AVAILABLE DATA –
------------------------

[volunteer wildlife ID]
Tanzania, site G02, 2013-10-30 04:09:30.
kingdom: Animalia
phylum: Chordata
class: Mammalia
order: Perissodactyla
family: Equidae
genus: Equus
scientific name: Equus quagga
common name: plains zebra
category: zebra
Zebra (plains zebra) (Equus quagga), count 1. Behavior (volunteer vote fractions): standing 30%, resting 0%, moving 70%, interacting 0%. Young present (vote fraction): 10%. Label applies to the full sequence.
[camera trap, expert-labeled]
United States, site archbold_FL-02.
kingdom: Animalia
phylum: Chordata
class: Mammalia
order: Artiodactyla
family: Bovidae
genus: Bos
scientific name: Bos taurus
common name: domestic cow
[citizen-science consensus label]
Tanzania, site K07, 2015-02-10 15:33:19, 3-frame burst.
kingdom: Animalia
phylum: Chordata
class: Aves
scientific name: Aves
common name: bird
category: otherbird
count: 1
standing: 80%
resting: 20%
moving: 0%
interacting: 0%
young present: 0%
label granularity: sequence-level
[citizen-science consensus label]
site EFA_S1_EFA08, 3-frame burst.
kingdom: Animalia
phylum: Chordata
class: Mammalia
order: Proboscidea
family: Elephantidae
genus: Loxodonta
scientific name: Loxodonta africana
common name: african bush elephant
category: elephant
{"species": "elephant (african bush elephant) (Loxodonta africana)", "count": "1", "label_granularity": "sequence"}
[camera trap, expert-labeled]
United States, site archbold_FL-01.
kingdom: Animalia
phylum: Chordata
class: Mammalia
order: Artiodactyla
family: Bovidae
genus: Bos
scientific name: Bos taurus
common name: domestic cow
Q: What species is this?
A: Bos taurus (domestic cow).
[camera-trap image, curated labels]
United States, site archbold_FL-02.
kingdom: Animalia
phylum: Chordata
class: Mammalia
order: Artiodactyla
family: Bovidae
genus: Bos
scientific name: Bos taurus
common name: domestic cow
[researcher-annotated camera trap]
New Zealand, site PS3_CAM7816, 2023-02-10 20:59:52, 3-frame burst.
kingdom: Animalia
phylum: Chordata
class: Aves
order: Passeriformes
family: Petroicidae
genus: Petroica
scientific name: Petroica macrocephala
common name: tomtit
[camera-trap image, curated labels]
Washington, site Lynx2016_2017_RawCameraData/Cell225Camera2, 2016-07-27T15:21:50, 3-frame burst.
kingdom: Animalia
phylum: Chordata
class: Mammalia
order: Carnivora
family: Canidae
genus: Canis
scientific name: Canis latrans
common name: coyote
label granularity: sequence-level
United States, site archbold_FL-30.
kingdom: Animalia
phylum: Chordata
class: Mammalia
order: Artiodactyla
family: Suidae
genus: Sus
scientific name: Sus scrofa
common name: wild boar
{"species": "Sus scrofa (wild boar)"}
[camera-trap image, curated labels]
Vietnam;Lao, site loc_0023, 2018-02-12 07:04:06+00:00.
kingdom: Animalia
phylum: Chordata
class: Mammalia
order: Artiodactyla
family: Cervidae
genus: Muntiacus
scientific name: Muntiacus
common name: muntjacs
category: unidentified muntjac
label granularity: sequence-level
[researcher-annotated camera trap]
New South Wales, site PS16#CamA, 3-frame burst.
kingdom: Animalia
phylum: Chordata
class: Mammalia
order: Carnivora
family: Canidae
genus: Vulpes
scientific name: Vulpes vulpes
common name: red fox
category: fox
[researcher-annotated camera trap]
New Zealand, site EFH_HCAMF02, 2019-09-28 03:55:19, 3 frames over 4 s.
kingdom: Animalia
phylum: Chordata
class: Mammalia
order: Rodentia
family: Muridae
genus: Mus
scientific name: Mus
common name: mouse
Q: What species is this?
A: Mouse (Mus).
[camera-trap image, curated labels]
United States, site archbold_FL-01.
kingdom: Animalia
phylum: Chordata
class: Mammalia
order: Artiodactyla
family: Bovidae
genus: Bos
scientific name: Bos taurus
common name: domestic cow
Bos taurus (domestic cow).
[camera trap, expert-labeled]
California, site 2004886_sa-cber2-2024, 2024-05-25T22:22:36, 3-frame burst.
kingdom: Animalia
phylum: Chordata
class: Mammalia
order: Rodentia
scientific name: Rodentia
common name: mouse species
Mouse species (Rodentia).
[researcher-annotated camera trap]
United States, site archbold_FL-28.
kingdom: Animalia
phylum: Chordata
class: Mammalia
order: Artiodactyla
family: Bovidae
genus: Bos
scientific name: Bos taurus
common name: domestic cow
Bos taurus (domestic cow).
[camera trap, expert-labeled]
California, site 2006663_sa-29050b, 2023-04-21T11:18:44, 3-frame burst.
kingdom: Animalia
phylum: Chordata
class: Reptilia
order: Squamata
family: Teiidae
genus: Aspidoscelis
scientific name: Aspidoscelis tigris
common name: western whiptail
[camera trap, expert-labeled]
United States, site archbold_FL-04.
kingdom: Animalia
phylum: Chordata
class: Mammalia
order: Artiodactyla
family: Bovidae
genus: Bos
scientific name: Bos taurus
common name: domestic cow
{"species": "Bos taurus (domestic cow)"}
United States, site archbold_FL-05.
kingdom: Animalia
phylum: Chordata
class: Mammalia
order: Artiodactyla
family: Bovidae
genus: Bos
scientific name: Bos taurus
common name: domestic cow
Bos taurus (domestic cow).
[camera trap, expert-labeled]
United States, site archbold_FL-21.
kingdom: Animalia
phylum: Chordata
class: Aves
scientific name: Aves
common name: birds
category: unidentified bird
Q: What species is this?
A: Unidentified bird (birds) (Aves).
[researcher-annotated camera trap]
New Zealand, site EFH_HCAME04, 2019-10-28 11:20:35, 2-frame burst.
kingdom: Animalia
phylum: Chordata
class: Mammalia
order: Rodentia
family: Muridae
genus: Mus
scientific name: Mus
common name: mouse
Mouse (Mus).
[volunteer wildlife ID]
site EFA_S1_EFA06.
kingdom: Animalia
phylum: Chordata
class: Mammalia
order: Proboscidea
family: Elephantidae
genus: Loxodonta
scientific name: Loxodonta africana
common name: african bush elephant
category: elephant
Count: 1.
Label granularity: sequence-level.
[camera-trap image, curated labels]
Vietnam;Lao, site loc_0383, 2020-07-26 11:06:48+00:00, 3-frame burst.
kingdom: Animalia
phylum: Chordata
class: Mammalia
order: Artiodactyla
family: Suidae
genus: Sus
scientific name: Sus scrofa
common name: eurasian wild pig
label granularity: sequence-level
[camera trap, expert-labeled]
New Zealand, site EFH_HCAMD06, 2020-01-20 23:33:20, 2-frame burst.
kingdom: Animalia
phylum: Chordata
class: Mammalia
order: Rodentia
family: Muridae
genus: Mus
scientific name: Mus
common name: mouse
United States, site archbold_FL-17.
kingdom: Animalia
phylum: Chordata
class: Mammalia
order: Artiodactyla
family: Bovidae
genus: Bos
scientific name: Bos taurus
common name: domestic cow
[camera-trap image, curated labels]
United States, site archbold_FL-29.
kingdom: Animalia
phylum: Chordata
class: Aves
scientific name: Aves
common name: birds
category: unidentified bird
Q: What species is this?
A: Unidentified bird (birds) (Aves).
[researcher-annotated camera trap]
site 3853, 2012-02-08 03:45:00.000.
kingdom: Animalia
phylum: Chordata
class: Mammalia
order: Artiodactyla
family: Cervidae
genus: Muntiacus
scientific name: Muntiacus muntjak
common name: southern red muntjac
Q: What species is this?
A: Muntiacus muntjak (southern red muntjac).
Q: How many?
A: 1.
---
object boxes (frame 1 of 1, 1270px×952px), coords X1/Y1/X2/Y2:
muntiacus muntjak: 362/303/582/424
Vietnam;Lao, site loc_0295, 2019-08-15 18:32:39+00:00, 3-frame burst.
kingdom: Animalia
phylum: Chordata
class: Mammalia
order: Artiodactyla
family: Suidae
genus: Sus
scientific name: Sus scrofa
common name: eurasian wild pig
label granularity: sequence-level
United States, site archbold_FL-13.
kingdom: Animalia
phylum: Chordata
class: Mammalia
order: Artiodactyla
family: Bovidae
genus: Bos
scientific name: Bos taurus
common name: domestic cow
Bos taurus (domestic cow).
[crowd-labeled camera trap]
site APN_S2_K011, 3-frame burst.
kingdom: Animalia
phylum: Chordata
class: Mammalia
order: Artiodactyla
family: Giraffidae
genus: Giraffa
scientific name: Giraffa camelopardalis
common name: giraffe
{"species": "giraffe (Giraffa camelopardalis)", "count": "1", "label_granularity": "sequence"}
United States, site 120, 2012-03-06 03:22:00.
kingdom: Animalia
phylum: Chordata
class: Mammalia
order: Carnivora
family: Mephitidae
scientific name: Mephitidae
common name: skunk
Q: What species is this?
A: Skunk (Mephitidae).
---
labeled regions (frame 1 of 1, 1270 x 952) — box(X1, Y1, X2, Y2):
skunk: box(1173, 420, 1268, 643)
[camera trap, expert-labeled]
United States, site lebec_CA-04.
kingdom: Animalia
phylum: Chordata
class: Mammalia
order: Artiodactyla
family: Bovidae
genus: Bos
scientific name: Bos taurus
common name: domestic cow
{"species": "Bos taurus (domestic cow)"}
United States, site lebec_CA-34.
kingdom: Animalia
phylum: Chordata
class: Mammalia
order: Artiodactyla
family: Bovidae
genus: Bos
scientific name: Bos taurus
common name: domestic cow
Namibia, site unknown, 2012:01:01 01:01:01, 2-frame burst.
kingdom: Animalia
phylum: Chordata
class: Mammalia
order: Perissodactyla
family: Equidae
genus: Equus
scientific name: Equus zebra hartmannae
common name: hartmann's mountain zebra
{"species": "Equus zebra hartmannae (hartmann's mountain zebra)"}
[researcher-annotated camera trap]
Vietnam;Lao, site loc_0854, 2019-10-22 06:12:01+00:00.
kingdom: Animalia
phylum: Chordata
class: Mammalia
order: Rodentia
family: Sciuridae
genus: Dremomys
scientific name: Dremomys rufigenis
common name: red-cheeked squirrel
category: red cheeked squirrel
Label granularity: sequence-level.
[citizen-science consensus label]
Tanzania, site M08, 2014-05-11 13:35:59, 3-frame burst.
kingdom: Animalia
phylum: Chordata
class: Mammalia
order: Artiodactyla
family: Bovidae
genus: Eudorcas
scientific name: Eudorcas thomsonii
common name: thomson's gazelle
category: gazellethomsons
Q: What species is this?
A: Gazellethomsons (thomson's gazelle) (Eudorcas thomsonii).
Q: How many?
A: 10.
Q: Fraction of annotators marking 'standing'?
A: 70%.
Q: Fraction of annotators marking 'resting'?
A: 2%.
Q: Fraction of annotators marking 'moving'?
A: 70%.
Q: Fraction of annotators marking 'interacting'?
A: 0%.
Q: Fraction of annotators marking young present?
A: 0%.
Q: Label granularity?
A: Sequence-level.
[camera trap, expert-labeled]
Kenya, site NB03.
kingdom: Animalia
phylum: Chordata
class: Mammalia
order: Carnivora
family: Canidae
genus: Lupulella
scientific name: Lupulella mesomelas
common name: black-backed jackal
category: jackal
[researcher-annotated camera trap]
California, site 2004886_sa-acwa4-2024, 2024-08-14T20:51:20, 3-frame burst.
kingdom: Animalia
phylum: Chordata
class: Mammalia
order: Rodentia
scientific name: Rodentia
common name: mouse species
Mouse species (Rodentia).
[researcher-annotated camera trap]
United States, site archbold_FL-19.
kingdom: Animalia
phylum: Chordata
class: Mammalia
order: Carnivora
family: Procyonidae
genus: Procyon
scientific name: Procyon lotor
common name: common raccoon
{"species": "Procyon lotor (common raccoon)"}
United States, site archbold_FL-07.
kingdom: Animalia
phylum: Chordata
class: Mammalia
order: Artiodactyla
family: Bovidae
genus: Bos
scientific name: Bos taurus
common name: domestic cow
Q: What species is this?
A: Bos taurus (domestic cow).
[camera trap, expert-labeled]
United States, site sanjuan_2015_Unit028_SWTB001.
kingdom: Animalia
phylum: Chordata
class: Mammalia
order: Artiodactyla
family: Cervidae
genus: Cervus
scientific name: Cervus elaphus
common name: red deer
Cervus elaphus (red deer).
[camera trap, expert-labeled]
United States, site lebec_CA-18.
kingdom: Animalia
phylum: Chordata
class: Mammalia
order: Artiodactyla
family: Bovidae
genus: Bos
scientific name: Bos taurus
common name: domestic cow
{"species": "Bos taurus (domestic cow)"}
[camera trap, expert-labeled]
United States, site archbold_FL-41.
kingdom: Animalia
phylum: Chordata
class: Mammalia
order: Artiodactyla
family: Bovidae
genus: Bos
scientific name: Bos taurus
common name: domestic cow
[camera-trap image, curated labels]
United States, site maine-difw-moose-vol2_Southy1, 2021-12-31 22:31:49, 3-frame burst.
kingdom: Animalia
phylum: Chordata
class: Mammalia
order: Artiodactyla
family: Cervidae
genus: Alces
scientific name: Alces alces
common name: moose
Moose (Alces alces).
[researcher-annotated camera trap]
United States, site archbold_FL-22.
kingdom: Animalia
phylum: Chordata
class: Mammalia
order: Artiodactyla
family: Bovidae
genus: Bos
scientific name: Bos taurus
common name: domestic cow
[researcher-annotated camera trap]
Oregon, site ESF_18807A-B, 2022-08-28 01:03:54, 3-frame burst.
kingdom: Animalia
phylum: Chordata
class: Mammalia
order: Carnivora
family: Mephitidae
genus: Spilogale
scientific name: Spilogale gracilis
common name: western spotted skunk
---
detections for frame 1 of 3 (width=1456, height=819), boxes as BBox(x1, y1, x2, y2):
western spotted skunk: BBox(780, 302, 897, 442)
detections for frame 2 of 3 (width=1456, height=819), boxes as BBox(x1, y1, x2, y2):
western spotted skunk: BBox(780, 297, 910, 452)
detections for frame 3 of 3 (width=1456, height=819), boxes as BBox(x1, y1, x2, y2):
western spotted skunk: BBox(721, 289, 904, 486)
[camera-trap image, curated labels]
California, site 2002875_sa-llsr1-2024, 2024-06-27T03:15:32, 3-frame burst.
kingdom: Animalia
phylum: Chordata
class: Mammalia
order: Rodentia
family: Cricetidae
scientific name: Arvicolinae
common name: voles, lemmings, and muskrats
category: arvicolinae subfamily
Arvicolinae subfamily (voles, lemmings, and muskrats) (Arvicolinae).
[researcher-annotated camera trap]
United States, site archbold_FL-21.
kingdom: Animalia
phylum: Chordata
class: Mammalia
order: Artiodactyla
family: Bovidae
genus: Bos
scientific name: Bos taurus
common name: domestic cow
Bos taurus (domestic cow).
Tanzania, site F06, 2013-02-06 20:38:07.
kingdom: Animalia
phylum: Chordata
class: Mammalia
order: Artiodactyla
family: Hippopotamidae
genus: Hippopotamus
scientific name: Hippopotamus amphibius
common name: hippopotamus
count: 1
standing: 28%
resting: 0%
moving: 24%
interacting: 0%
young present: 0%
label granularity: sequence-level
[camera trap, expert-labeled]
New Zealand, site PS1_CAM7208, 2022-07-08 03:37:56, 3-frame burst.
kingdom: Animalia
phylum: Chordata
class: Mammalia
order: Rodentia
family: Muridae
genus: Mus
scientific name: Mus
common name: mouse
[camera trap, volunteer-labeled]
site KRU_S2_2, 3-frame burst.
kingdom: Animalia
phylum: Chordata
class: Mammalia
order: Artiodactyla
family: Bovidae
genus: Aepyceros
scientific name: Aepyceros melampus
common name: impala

------------------------

EXERCISE DETAILS – Return exactly, and only, the lines above starting at the line that contains "category: otherbird" and ending at the line that contains "United States, site archbold_FL-30.".

FINISHED EXERCISE –
category: otherbird
count: 1
standing: 80%
resting: 20%
moving: 0%
interacting: 0%
young present: 0%
label granularity: sequence-level
[citizen-science consensus label]
site EFA_S1_EFA08, 3-frame burst.
kingdom: Animalia
phylum: Chordata
class: Mammalia
order: Proboscidea
family: Elephantidae
genus: Loxodonta
scientific name: Loxodonta africana
common name: african bush elephant
category: elephant
{"species": "elephant (african bush elephant) (Loxodonta africana)", "count": "1", "label_granularity": "sequence"}
[camera trap, expert-labeled]
United States, site archbold_FL-01.
kingdom: Animalia
phylum: Chordata
class: Mammalia
order: Artiodactyla
family: Bovidae
genus: Bos
scientific name: Bos taurus
common name: domestic cow
Q: What species is this?
A: Bos taurus (domestic cow).
[camera-trap image, curated labels]
United States, site archbold_FL-02.
kingdom: Animalia
phylum: Chordata
class: Mammalia
order: Artiodactyla
family: Bovidae
genus: Bos
scientific name: Bos taurus
common name: domestic cow
[researcher-annotated camera trap]
New Zealand, site PS3_CAM7816, 2023-02-10 20:59:52, 3-frame burst.
kingdom: Animalia
phylum: Chordata
class: Aves
order: Passeriformes
family: Petroicidae
genus: Petroica
scientific name: Petroica macrocephala
common name: tomtit
[camera-trap image, curated labels]
Washington, site Lynx2016_2017_RawCameraData/Cell225Camera2, 2016-07-27T15:21:50, 3-frame burst.
kingdom: Animalia
phylum: Chordata
class: Mammalia
order: Carnivora
family: Canidae
genus: Canis
scientific name: Canis latrans
common name: coyote
label granularity: sequence-level
United States, site archbold_FL-30.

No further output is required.